More than a building

That flame has continued to burn in the generations of Catholics who have been faithful to that vision, building this mighty basilica and adorning it not only with costly stained glass, mosaics and sculptured marble, but even more importantly with their prayers, their tears, their joys and their hopes. The history of St Mary’s cathedral is not really the chronicle of a building, it is the stories of many, many people, across the years: convicts, settlers, politicians and governors, priests and monks, immigrants, Indigenous, native-born, mothers and children, city professionals, residents, vagrants, saints, scallywags, the living and the dead.

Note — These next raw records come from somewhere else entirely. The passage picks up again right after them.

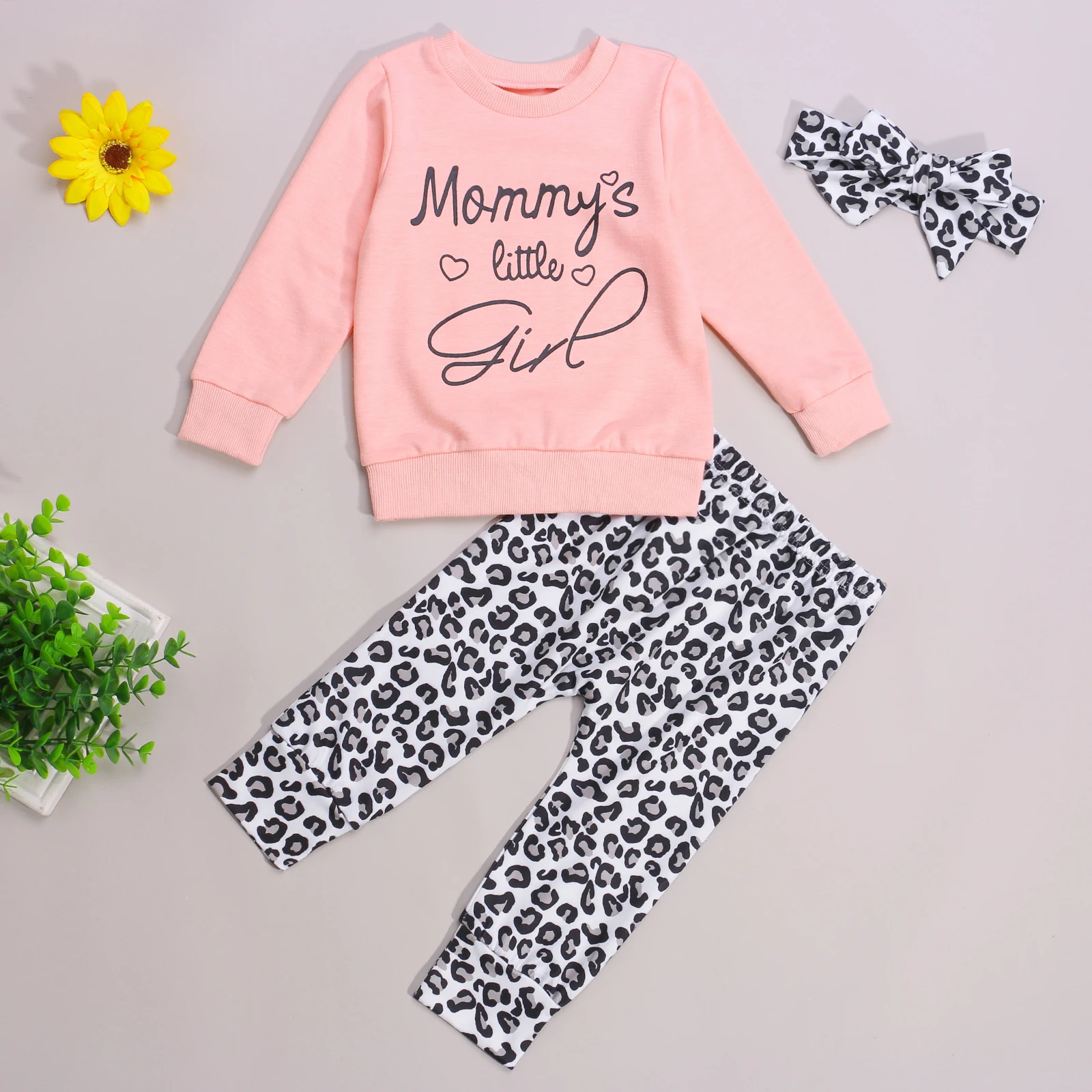 Three Piece Girl’s Clothes Fashion Letter Long Sleeve T-shirt and Leopard Long Pants with Headband
Three Piece Girl’s Clothes Fashion Letter Long Sleeve T-shirt and Leopard Long Pants with Headband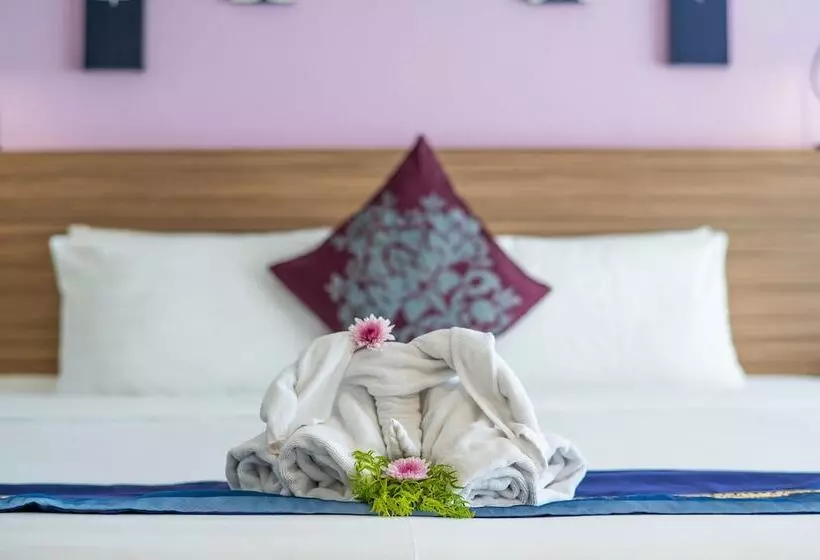 اتاق استاندارد با چشمانداز, The Lantern Resorts Patong Sha Extra Plus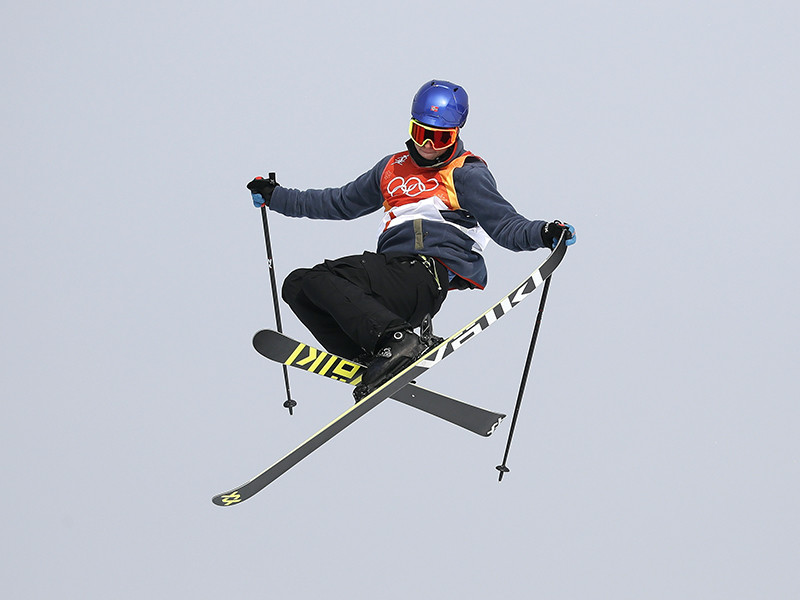 Норвежский фристайлист Эйстейн Бротен стал обладателем золотой медали Олимпийских игр в Пхенчхане в дисциплине слоупстайл. Скандинав в лучшей из трех финальных попыток показал результат 95,00 балла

The history of St Mary’s Cathedral is not really the chronicle of a building, it is the story of many, many people, across the years

With the cathedral’s bicentenary now duly commemorated – albeit delayed one year by a global pandemic – the story of St Mary’s Cathedral now reaches forward into untold future centuries.

But the Church in fact is built of living stones. It is for us to make secure the future of St Mary’s by aligning ourselves with the Church’s real cornerstone: Jesus Christ.